## The task
In the prime-number homework, what prime factorization is given for 3072?

## Text provided

There are infinitely many prime numbers.
Let S be any finite set of prime numbers. Let

n = 1 + \prod_{p \in S} p

Then $n \geq 2$ so $n$ is divisible by some prime $q$ . Now $q ∤ 1$ , so $q ∤ (n - \prod_{p \in S})$ . This implies that $q \notin S$ . Therefore, S cannot be the set of all primes. Since no finite set of primes contains all primes, there must be infinitely many primes.

HW 19

Ben Finch

E 19.1
a) 27 = $3^{3}$
b) $3072 = 2^{10} \cdot 3$
c) 60 = $2^{2} \cdot 5 \cdot 3$

E 19.2
Let $p$ be prime and let $n \in N$ .
P(n): If $p$ divides any product of $n$ integers, then $p$ divides one of those integers.
Base cases:
P(1): If $p ∣ a$ then $p ∣ a$ for some $a \in Z$ .
P(2): If $p ∣ a_{1} a_{2}$ then $p ∣ a_{1}$ or $p ∣ a_{2}$ by Theorem 19.5.

Inductive step:
Assume $p ∣ a_{1} . . . a_{k}$ . We aim to show that $p ∣ a_{1} . . . a_{k + 1}$ . We find

a_{1} . . . a_{k + 1} = (a_{1} . . . a_{k}) a_{k + 1}

By assumption $p ∣ a_{1} . . . a_{k}$ . So by theorem 19.5, $p ∣ a_{1} . . . a_{k}$ or $p ∣ a_{k + 1}$ .

Thus by mathematical induction, P(n) is true. $◻$

E 19.3
Proof.
Let $n > 1$ and $n \in N$ . Choose $d$ to be the smallest divisor of $n$ greater than 1. Assume by way of contradiction that $d$ is prime. Then by theorem 19.3 there exist integers $a, b$ such that $d = a b$ . Then $a < d$ , $b < d$ and $a ∣ n$ and $b ∣ n$ . Thus d is not the smallest divisor of $n$ . Herein lies the contradiction. Hence $d$ is prime. $◻$

E 19.4
a)
Proof.
Let $P (p) :$ every prime number is congruent to either 1 or -1 modulo 3, $p \neq 3$ . (3 is the exception).

Consider an arbitrary prime number $p$ . Any integer $p$ can be written in one of the three cases:

$3 k$ ( $p$ is a multiple of $3$ ). If $p = 3 k$ , then $p$ is not a prime number (except for $p = 3$ ), because it can be divided by $3$ without remainder.
$3 k + 1$ ( $p$ leaves a remainder of $1$ when divided by $3$ ). If $p = 3 k + 1$ , then $p$ is congruent to $1$ modulo $3$ .
$3 k + 2$ ( $p$ leaves a remainder of $2$ when divided by $3$ ). This is equivalent to $3 k - 1$ if modulated by 3. If $p = 3 k - 1$ , then $p$ is congruent to $- 1$ modulo $3$ .

for some integer $k$ .

Hence, with only one exception ( $p = 3$ ), every prime number is congruent to either $1$ or $- 1$ modulo $3$ . $◻$

b)
Proof.

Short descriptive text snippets
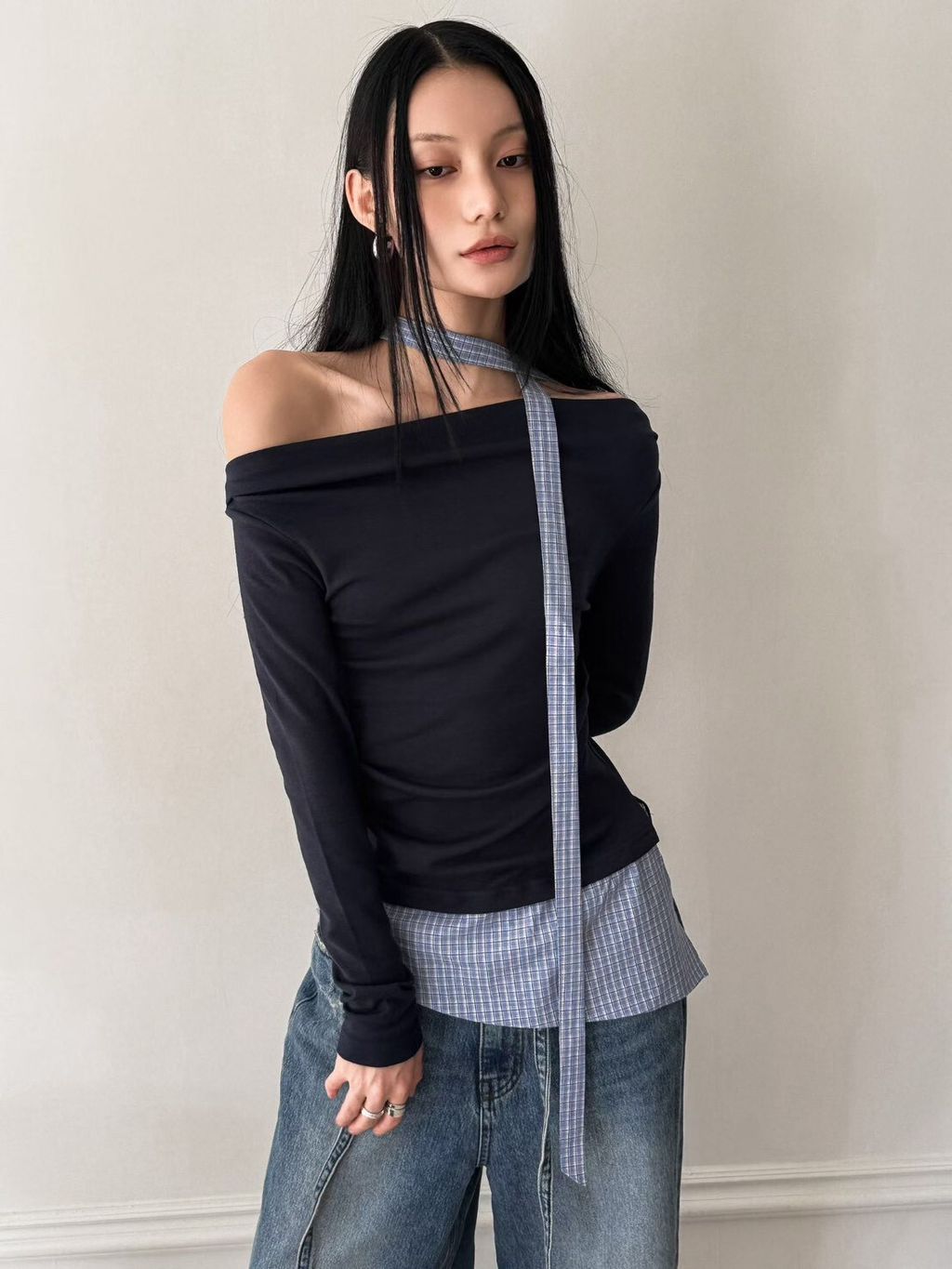 LINE_ALBUM_20251219_251219_190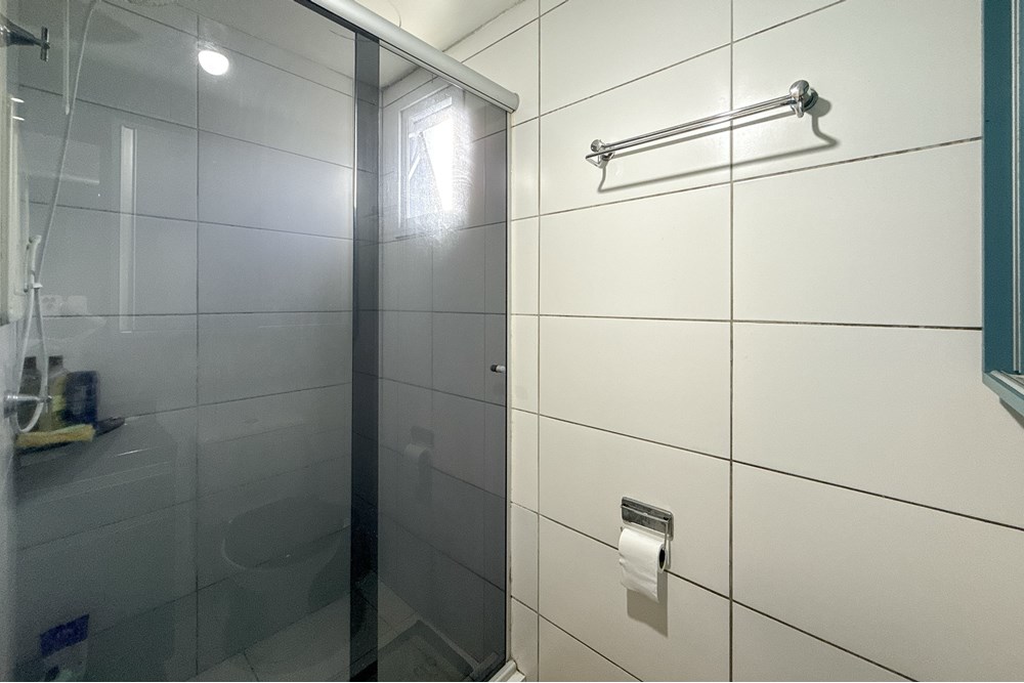 Apartamento à venda com 2 quartos, 78m² - Foto 18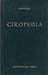 Ciropedia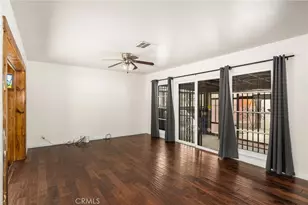 9085 Remick Ave, Arleta, CA 91331 - Photo 14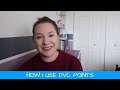 My Favorite Way To Use DVC Points Disney Vacation Club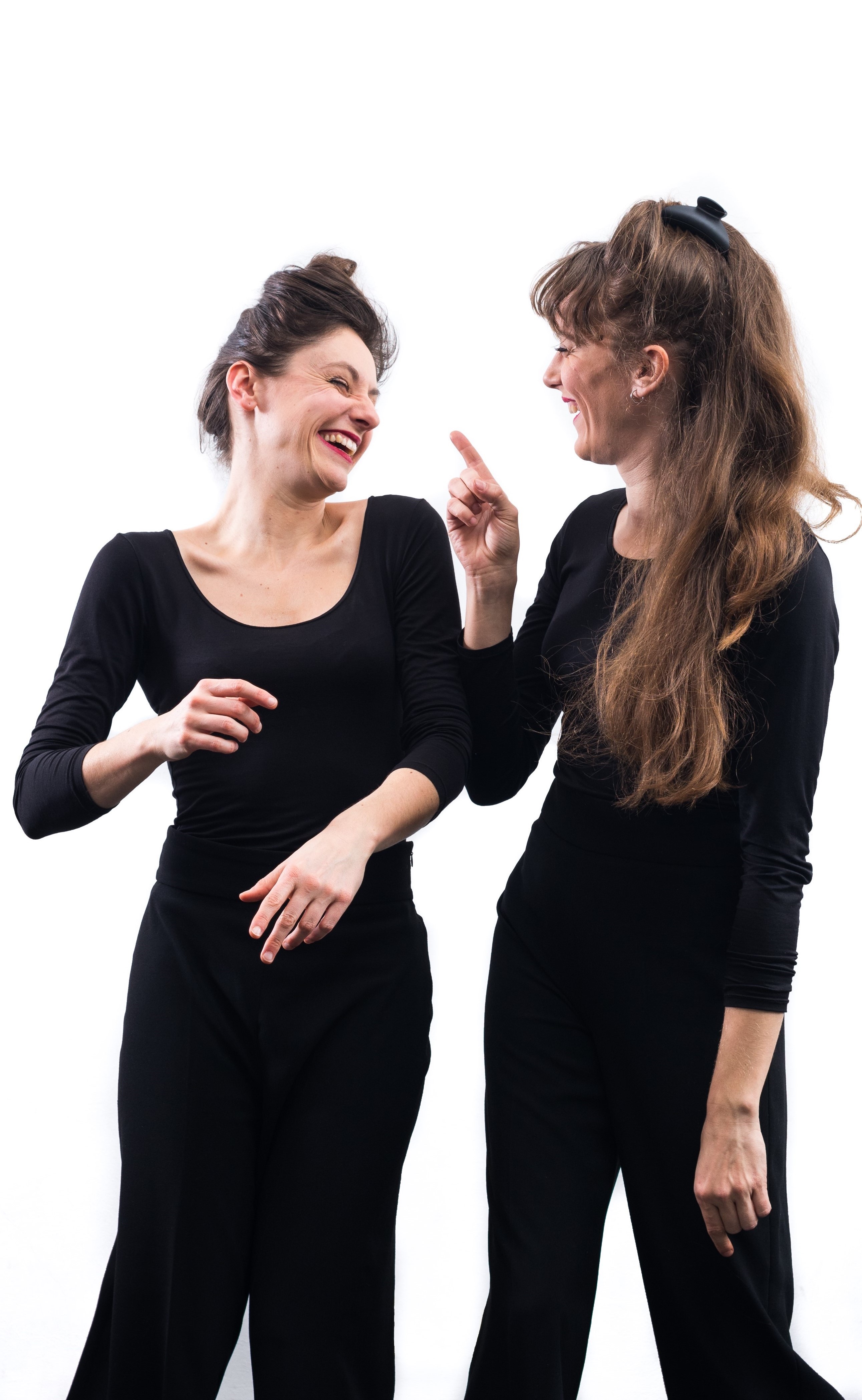 DUET CARTOON.jpg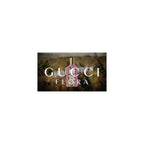 Gucci Flora Gorgeous Gardenia Eau De Parfum 30ml Spray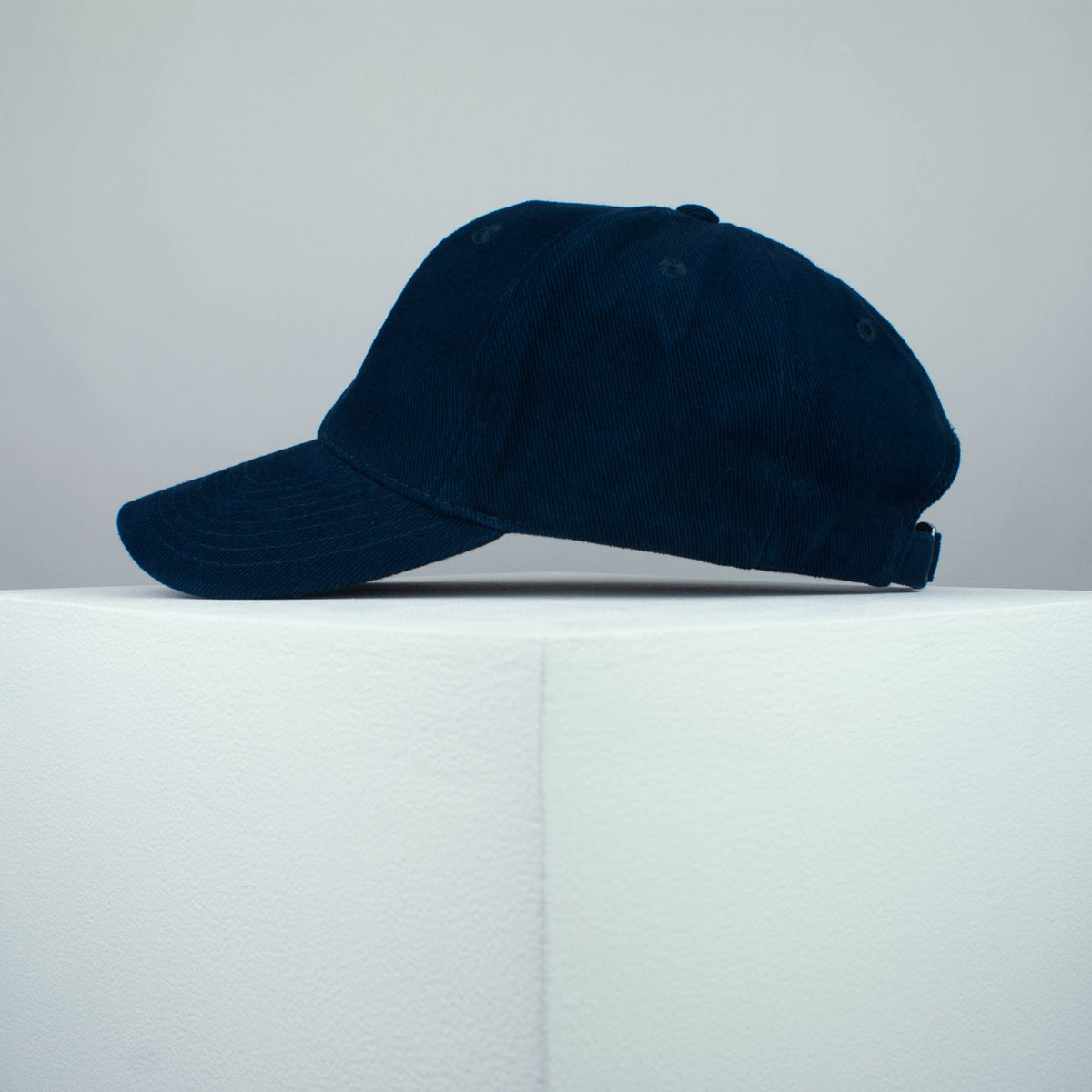 Carrot embroidered baseball cap (8 hat colours) / bunny / easter / rabbit / carrots / embroidery / patch / hat / dad hat / cap / iron on patch / embroidered patch / badge / applique / embroidered / punk patches / trucker hat / snapback / caps / dad hats / baseball hat / mens hat / womens hat / embroidered hat / dad cap / embroidered cap 4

## Response below
3072 = 2^10 · 3